A carruagem seguia silenciosa, e o jovem Cavalcante olhava fixamente pela janela, mas não via as árvores nem as casas passando.
O que via era ela.
O vento mexendo nos cabelos curtos, o olhar doce, as palavras simples e sinceras.
Nada naquilo fazia sentido e, ainda assim, tudo nele parecia profundamente perturbado.
-Por que não consigo esquecê-la?. pensou.
Havia conhecido tantas mulheres de famílias poderosas, belas, refinadas… mas nenhuma delas o olhara daquele jeito.
Não com medo, nem com adoração.
Mas com uma mistura de firmeza e inocência que o desconcertava.
—Pobre moça.— murmurou para si— Nem imagina o tipo de mundo no qual está prestes a entrar.
Quando a carruagem parou diante do portão de ferro da mansão, o céu já escurecia. Servos correram para recebê-lo, mas ele passou direto, ignorando cumprimentos e formalidades.

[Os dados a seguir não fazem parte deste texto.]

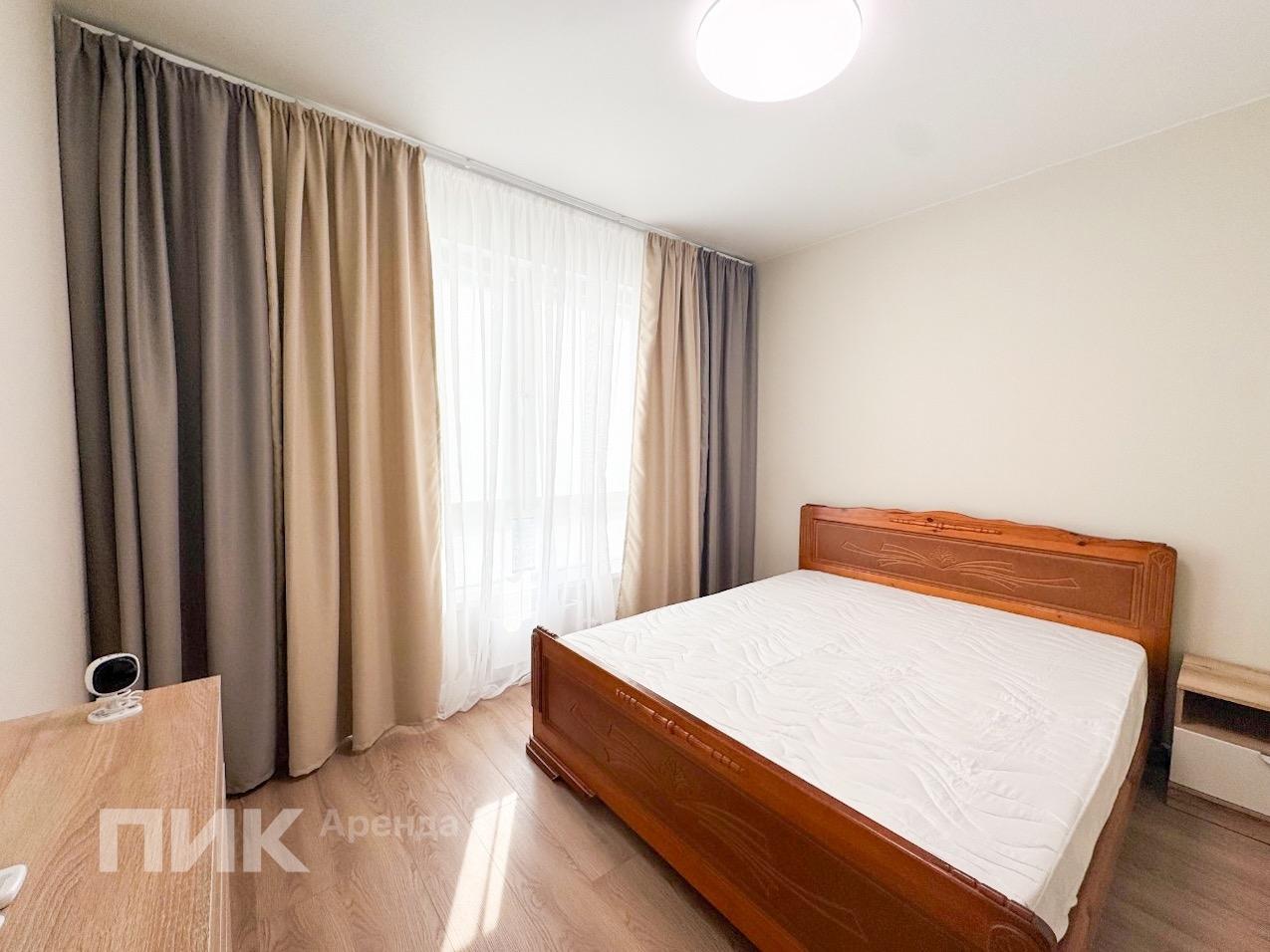 2-к. квартира, 62.2 м², 130 600 ₽/мес — фото № 4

Subiu as escadas de mármore e tirou o sobretudo, jogando-o sobre uma poltrona no corredor.
O som dos passos elegantes ecoou antes que uma voz feminina, serena e bem articulada, o chamasse:
— Estefano.
Ele se virou.
Sua mãe, Dona Francesca Cavalcante, aproximava-se com a graça de uma mulher acostumada a ser temida tanto quanto admirada.
Os cabelos escuros estavam presos num coque impecável, e o vestido de seda verde-escura refletia o brilho das lamparinas do corredor.
Ela sorriu, mas havia frieza em seu olhar.
— Seu pai me contou sobre… o que você sugeriu.
Estefano manteve-se firme.
— Referes-te à aliança com o senhor Pérez?
— Refiro-me ao absurdo de querer unir o nome Cavalcante ao de um madeireiro falido — retrucou ela, o tom doce e venenoso. — E, pelo que soube, a uma de suas filhas.
Ele cruzou os braços, evitando demonstrar irritação.
— Foi uma sugestão prática. Se o homem não puder pagar, uma aliança familiar sela a dívida. É política, mãe.
Francesca deu uma risadinha breve, o olhar afiado.
— Política? Não se faça de t**o, meu filho. Seu pai pode até acreditar nisso, mas eu o conheço. — Aproximou-se lentamente, com o olhar penetrante. — Fale-me da moça.
Estefano desviou o olhar por um instante.
— Chama-se Amélie. É… diferente das outras.
— Diferente? — Ela arqueou uma sobrancelha, intrigada. — Diferente como?
Ele hesitou, depois respondeu com sinceridade que não planejava demonstrar:
— Não tem o brilho das damas de nossa classe. Mas tem… algo que não sei nomear. Uma serenidade. Um olhar honesto.
Francesca o observou em silêncio, como quem pesa as palavras de um filho ainda imaturo.
Depois, andou até a janela e falou com a voz calma, porém cortante:
— O olhar honesto de uma mulher pobre é apenas um espelho que reflete a compaixão dos tolos.
Estefano cerrou a mandíbula.
— Está me chamando de t**o?
— Estou dizendo que você é jovem. E que o sangue Cavalcante não foi forjado para se misturar com sentimentalismos. — Ela se voltou, o tom ficando mais frio. — Essas pessoas vivem na lama, Estefano. A pobreza é uma doença, e o coração fraco se contamina facilmente por piedade.
Ele a encarou, firme, mas o olhar denunciava o conflito que crescia dentro dele.
— Talvez o senhor Pérez tenha perdido muito… mas sua filha não me pareceu doente de nada.
Francesca o fitou longamente, decepcionada.
— Está começando a falar como um homem que confunde caridade com desejo.
— E se for desejo? — respondeu ele, num impulso.
O silêncio que seguiu foi pesado.
Francesca deu um passo à frente, aproximando-se o suficiente para que ele sentisse o perfume leve de jasmim o mesmo que o embalara na infância.
— Então trate de sufocá-lo antes que ele destrua o nome que carrega.
Ela pousou a mão no rosto do filho, suave, mas o gesto trazia ameaça.
— Ou juro que serei eu quem lembrará ao mundo quem são os Cavalcante.
Dizendo isso, afastou-se com elegância, o som do vestido ecoando pelo corredor.
Estefano ficou parado, imóvel.
O olhar voltado para o vazio, o coração pulsando rápido.
Sabia que a mãe estava certa a família jamais aceitaria tal união.
Mas, ao fechar os olhos, tudo o que via era o rosto de Amélie.
E tudo o que sentia era o desejo irracional de vê-la novamente mesmo que isso significasse desafiar o próprio sangue.